The interview was a lunch meeting. I found out that the company (Via Science) was opening a new office in my city, and was looking for people to be the first employees at the new office. They work with clients to make predictions based on their data.
My interviewer (now my manager) asked me about my role at my previous job (a little bit of everything — programming, system administration, etc.), my math background (lots of pure math, but no stats), and my experience with machine learning (one class, and drawing some graphs for fun). I was asked how I’d approach a digit recognition problem and I said “well, I’d see what people do to solve problems like that, and I’d try that”.
I also talked about some data visualizations I’d worked on for fun. They were looking for someone who could take on new datasets and be independent and proactive about creating model, figuring out what is the most useful thing to model, and getting more information from clients.
I got a call back about a week after the lunch interview saying that they’d like to hire me. We talked a bit more about the work culture, starting dates, and salary, and then I accepted the offer.
So far I’ve been working here for about four months. I work with a machine learning system developed inside the company (there’s a paper about it here). I’ve spent most of my time working on code to interface with this system and make it easier for us to get results out of it quickly. I alternate between working on this system (using Java) and using Python (with the fabulous IPython Notebook) to quickly draw graphs and make models with scikit-learn to compare our results.

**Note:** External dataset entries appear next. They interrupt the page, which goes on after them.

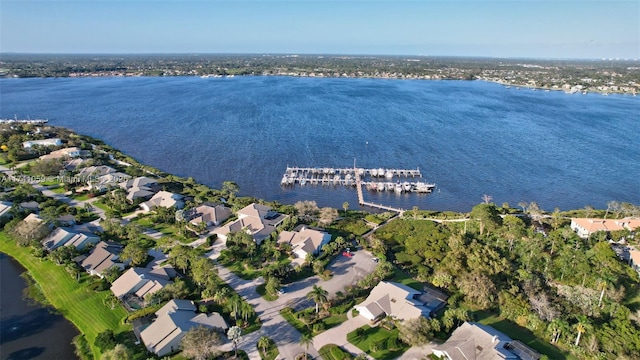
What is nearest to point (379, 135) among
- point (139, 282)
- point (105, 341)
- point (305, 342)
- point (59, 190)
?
point (59, 190)

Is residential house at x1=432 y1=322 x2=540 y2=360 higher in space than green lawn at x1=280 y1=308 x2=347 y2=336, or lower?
higher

I like that I have real-world data (sometimes, lots of it!) where there’s not always a clear question or direction to go in. I get to spend time figuring out the relevant features of the data or what kinds of things we should be trying to model. I’m beginning to understand what people say about data-wrangling taking up most of their time. I’m learning some statistics, and we have a weekly Friday seminar series where we take turns talking about something we’ve learned in the last few weeks or introducing a piece of math that we want to use.
Overall I’m really happy to have a job where I get data and have to figure out what direction to take it in, and I’m learning a lot.